● Dataset content:
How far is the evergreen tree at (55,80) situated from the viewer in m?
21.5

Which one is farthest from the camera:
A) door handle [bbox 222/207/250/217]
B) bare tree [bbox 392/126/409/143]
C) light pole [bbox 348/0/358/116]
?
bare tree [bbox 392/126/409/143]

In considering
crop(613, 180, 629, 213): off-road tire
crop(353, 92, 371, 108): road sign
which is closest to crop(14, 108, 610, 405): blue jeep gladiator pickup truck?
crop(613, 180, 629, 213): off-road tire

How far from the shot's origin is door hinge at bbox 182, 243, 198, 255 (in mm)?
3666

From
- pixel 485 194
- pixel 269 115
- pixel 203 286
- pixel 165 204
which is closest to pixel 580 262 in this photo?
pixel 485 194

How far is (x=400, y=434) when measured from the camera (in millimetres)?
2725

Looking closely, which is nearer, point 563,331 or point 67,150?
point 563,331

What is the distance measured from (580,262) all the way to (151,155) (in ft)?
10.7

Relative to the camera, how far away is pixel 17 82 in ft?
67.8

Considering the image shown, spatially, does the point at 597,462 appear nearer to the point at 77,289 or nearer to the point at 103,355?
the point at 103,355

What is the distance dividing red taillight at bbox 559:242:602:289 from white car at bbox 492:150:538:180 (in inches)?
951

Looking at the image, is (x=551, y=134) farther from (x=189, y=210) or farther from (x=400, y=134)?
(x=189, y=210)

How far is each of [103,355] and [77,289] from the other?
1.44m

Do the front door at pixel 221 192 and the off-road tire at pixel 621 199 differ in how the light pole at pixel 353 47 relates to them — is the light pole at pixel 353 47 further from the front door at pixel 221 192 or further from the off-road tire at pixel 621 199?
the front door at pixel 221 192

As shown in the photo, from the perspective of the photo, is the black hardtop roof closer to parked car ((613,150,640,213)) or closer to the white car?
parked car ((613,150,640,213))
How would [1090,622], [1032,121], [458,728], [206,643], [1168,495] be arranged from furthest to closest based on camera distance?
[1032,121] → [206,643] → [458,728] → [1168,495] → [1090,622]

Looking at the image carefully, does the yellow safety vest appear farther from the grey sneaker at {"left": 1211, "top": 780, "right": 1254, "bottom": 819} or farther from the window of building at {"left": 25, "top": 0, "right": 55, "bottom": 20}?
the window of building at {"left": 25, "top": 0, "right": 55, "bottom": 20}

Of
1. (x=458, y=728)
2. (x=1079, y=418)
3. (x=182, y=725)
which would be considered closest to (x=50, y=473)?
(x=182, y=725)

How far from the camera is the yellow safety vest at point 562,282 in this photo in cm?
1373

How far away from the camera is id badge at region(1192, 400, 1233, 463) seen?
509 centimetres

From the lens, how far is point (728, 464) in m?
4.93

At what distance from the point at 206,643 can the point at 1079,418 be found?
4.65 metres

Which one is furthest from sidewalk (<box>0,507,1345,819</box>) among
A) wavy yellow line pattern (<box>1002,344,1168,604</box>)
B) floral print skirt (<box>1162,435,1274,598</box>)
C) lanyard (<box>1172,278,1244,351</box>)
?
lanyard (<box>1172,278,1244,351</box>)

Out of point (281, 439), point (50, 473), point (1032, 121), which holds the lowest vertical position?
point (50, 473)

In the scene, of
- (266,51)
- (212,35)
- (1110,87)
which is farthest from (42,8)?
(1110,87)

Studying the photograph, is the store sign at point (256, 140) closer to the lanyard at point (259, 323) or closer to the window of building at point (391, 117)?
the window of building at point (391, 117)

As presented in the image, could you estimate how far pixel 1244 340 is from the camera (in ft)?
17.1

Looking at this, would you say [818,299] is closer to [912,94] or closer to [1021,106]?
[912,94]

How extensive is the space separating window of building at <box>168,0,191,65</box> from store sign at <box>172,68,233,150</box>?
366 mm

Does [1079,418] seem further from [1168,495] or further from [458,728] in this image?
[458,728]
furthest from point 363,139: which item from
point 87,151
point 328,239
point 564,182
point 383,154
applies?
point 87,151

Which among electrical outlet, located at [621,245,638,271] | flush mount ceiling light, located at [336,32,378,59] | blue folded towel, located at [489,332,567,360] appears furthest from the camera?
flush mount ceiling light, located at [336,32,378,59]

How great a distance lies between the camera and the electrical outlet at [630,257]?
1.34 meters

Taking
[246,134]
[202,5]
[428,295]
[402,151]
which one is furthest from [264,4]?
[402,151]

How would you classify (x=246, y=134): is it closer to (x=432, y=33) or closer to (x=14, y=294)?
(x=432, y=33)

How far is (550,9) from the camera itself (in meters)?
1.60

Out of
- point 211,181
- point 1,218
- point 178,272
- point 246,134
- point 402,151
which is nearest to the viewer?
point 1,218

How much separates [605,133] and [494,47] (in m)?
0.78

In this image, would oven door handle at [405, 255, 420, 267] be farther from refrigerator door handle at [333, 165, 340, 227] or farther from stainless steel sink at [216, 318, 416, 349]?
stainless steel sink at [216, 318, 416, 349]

● Aim: Can you reproduce every one of the records above word for word, with nothing changed or left out?

● Task response:
How far is the evergreen tree at (55,80) situated from the viewer in m?
21.5

Which one is farthest from the camera:
A) door handle [bbox 222/207/250/217]
B) bare tree [bbox 392/126/409/143]
C) light pole [bbox 348/0/358/116]
?
bare tree [bbox 392/126/409/143]

In considering
crop(613, 180, 629, 213): off-road tire
crop(353, 92, 371, 108): road sign
which is closest to crop(14, 108, 610, 405): blue jeep gladiator pickup truck?
crop(613, 180, 629, 213): off-road tire

How far from the shot's origin is door hinge at bbox 182, 243, 198, 255 (in mm)?
3666

From
- pixel 485 194
- pixel 269 115
- pixel 203 286
- pixel 165 204
which is closest to pixel 580 262 in this photo?
pixel 485 194

How far is (x=400, y=434) when measured from the camera (in millimetres)?
2725

Looking closely, which is nearer, point 563,331 or point 67,150?
point 563,331

What is the distance measured from (580,262) all the way to (151,155) (in ft)?
10.7

Relative to the camera, how far away is pixel 17 82 in ft?
67.8

Considering the image shown, spatially, does the point at 597,462 appear nearer to the point at 77,289 or nearer to the point at 103,355?
the point at 103,355

What is the distance dividing red taillight at bbox 559:242:602:289 from white car at bbox 492:150:538:180 (in inches)?
951

Looking at the image, is (x=551, y=134) farther from (x=189, y=210) or farther from (x=400, y=134)?
(x=189, y=210)

How far is each of [103,355] and [77,289] from the other?
1.44m

Do the front door at pixel 221 192 and the off-road tire at pixel 621 199 differ in how the light pole at pixel 353 47 relates to them — is the light pole at pixel 353 47 further from the front door at pixel 221 192 or further from the off-road tire at pixel 621 199?
the front door at pixel 221 192

As shown in the photo, from the perspective of the photo, is the black hardtop roof closer to parked car ((613,150,640,213)) or closer to the white car?
parked car ((613,150,640,213))
How would [1090,622], [1032,121], [458,728], [206,643], [1168,495] be arranged from furthest to closest based on camera distance?
[1032,121] → [206,643] → [458,728] → [1168,495] → [1090,622]

Looking at the image carefully, does the yellow safety vest appear farther from the grey sneaker at {"left": 1211, "top": 780, "right": 1254, "bottom": 819} or farther from the window of building at {"left": 25, "top": 0, "right": 55, "bottom": 20}?
the window of building at {"left": 25, "top": 0, "right": 55, "bottom": 20}

Of
1. (x=458, y=728)
2. (x=1079, y=418)
3. (x=182, y=725)
which would be considered closest to (x=50, y=473)?
(x=182, y=725)

How far from the camera is the yellow safety vest at point 562,282 in this photo in cm?
1373

How far away from the camera is id badge at region(1192, 400, 1233, 463) seen?
509 centimetres

From the lens, how far is point (728, 464) in m?
4.93

At what distance from the point at 206,643 can the point at 1079,418 be found?
4.65 metres

Which one is furthest from sidewalk (<box>0,507,1345,819</box>) among
A) wavy yellow line pattern (<box>1002,344,1168,604</box>)
B) floral print skirt (<box>1162,435,1274,598</box>)
C) lanyard (<box>1172,278,1244,351</box>)
?
lanyard (<box>1172,278,1244,351</box>)

Out of point (281, 439), point (50, 473), point (1032, 121), which holds the lowest vertical position?
point (50, 473)

In the scene, of
- (266,51)
- (212,35)
- (1110,87)
which is farthest from (42,8)?
(1110,87)

Studying the photograph, is the store sign at point (256, 140) closer to the lanyard at point (259, 323) or closer to the window of building at point (391, 117)?
the window of building at point (391, 117)

As presented in the image, could you estimate how far pixel 1244 340 is from the camera (in ft)?
17.1

Looking at this, would you say [818,299] is closer to [912,94] or closer to [1021,106]?
[912,94]

How extensive is the space separating window of building at <box>168,0,191,65</box> from store sign at <box>172,68,233,150</box>?
366 mm

Does [1079,418] seem further from [1168,495] or further from [458,728] in this image?
[458,728]
furthest from point 363,139: which item from
point 87,151
point 328,239
point 564,182
point 383,154
applies?
point 87,151

Which among electrical outlet, located at [621,245,638,271] | flush mount ceiling light, located at [336,32,378,59] | blue folded towel, located at [489,332,567,360] appears furthest from the camera?
flush mount ceiling light, located at [336,32,378,59]

How great a distance lies between the camera and the electrical outlet at [630,257]?
1.34 meters

Taking
[246,134]
[202,5]
[428,295]
[402,151]
which one is furthest from [264,4]?
[402,151]

How would you classify (x=246, y=134): is it closer to (x=432, y=33) or closer to (x=14, y=294)?
(x=432, y=33)

How far is (550,9) from the camera itself (in meters)?
1.60

Out of
- point 211,181
- point 1,218
- point 178,272
- point 246,134
- point 402,151
which is nearest to the viewer?
point 1,218

How much separates [605,133] and [494,47] (in m)?
0.78

In this image, would oven door handle at [405, 255, 420, 267] be farther from refrigerator door handle at [333, 165, 340, 227] or farther from stainless steel sink at [216, 318, 416, 349]?
stainless steel sink at [216, 318, 416, 349]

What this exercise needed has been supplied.